Output every entry below exactly, without its pictures.
- Opening Delimiter -
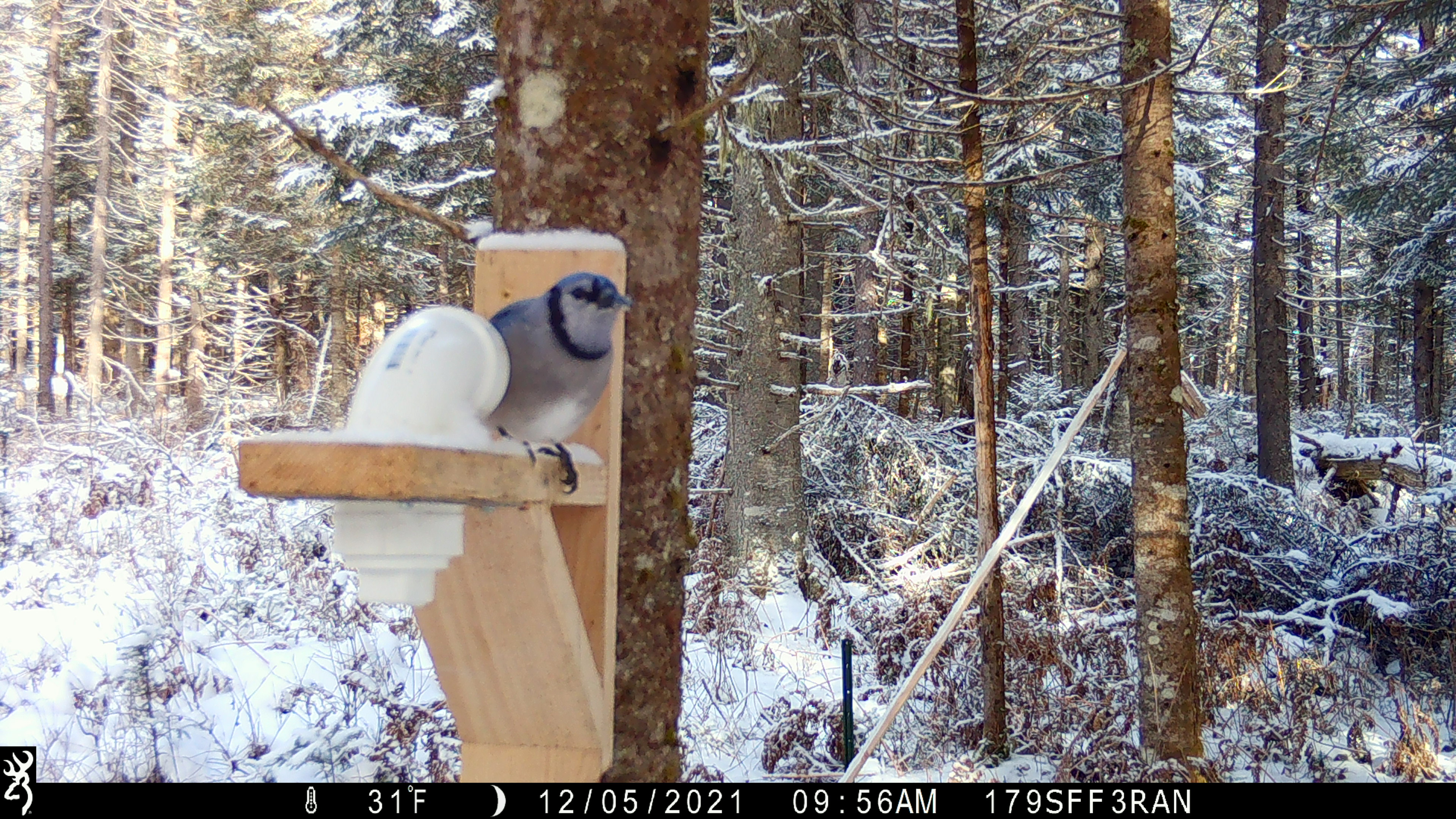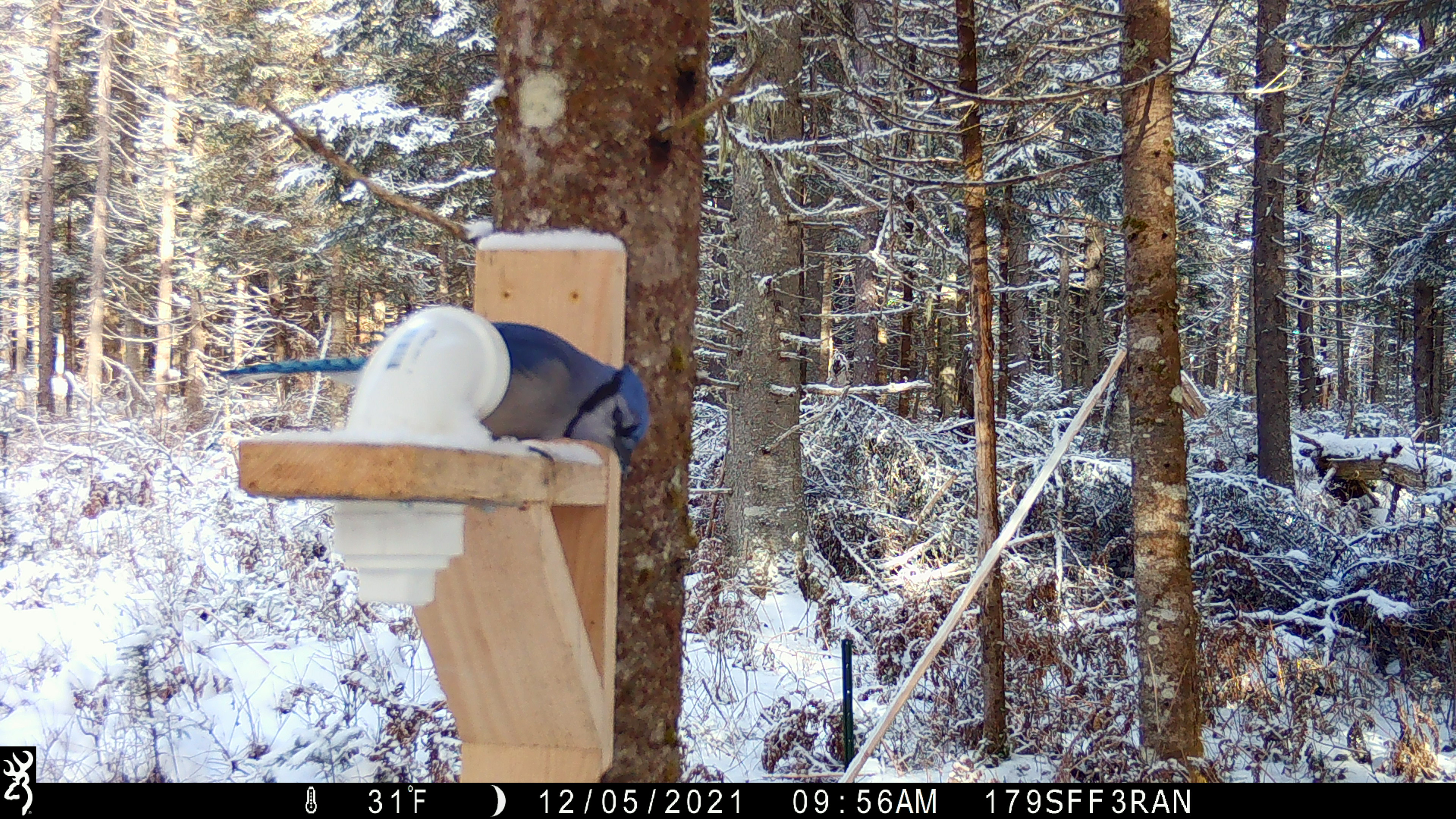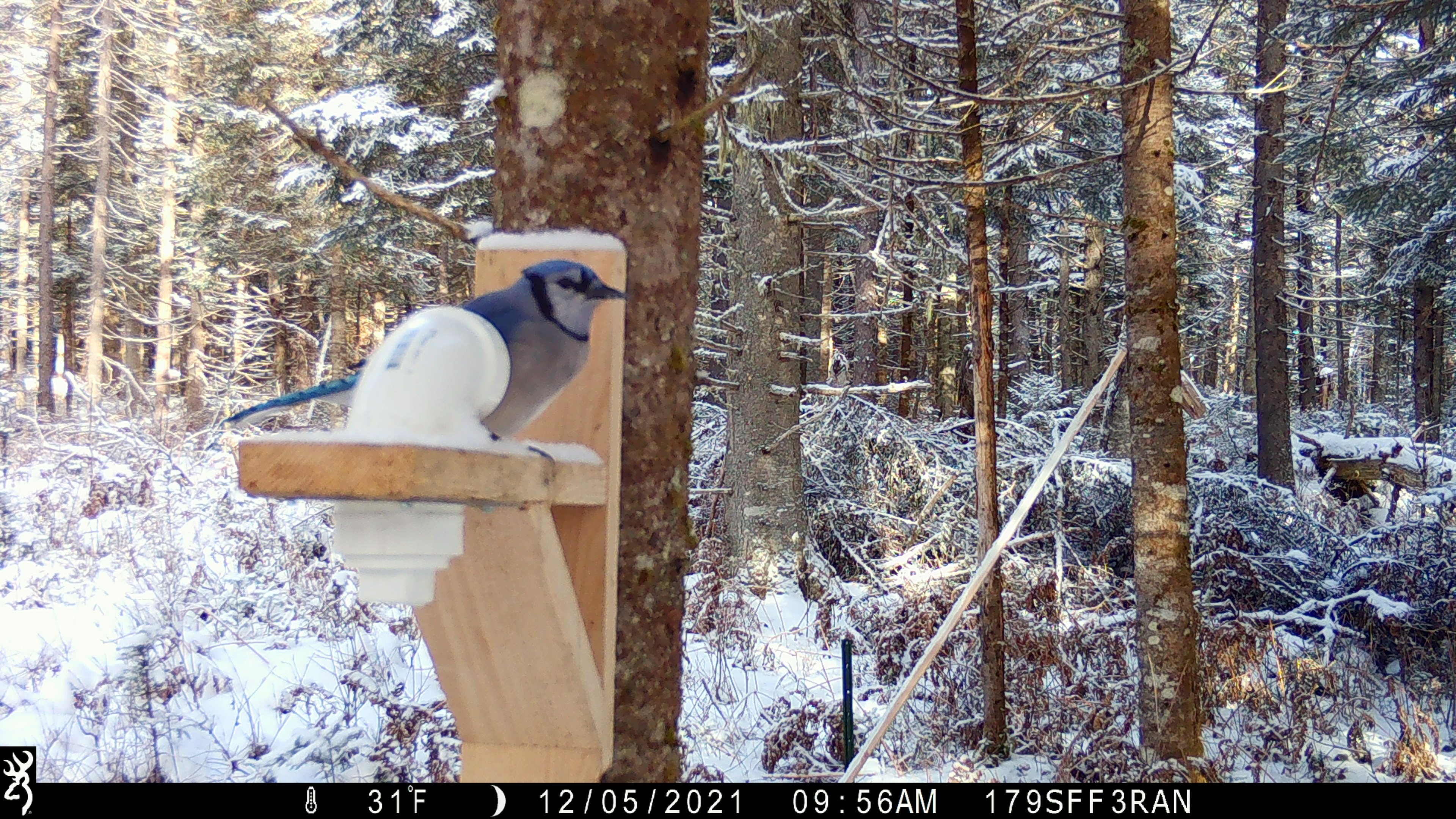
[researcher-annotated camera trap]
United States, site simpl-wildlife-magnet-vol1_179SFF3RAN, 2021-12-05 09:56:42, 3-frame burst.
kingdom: Animalia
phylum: Chordata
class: Aves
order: Passeriformes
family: Corvidae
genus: Cyanocitta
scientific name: Cyanocitta cristata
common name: blue jay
Blue jay (Cyanocitta cristata).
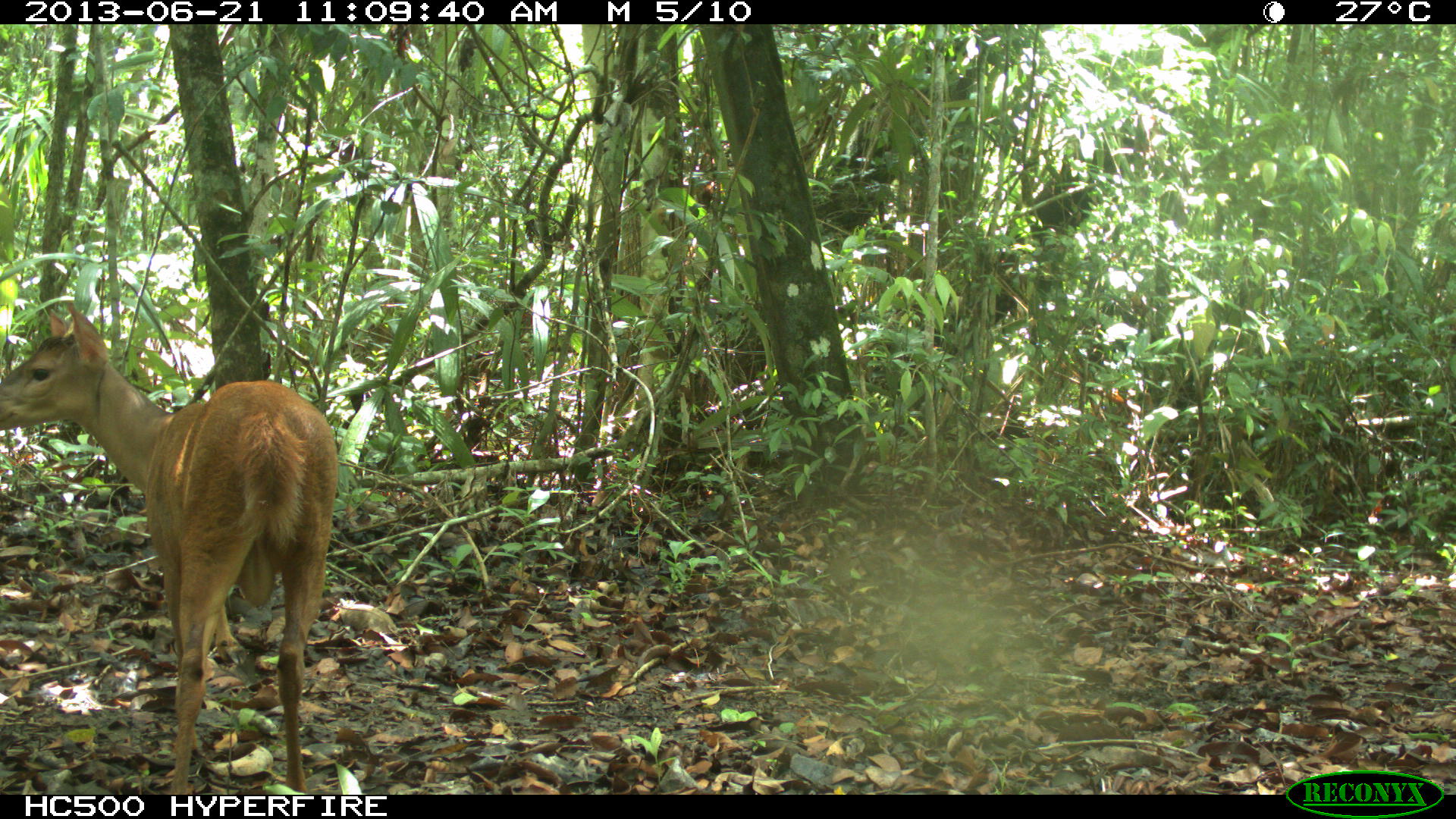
- Closing Delimiter -
> **Written answer**
[researcher-annotated camera trap]
United States, site simpl-wildlife-magnet-vol1_179SFF3RAN, 2021-12-05 09:56:42, 3-frame burst.
kingdom: Animalia
phylum: Chordata
class: Aves
order: Passeriformes
family: Corvidae
genus: Cyanocitta
scientific name: Cyanocitta cristata
common name: blue jay
Blue jay (Cyanocitta cristata).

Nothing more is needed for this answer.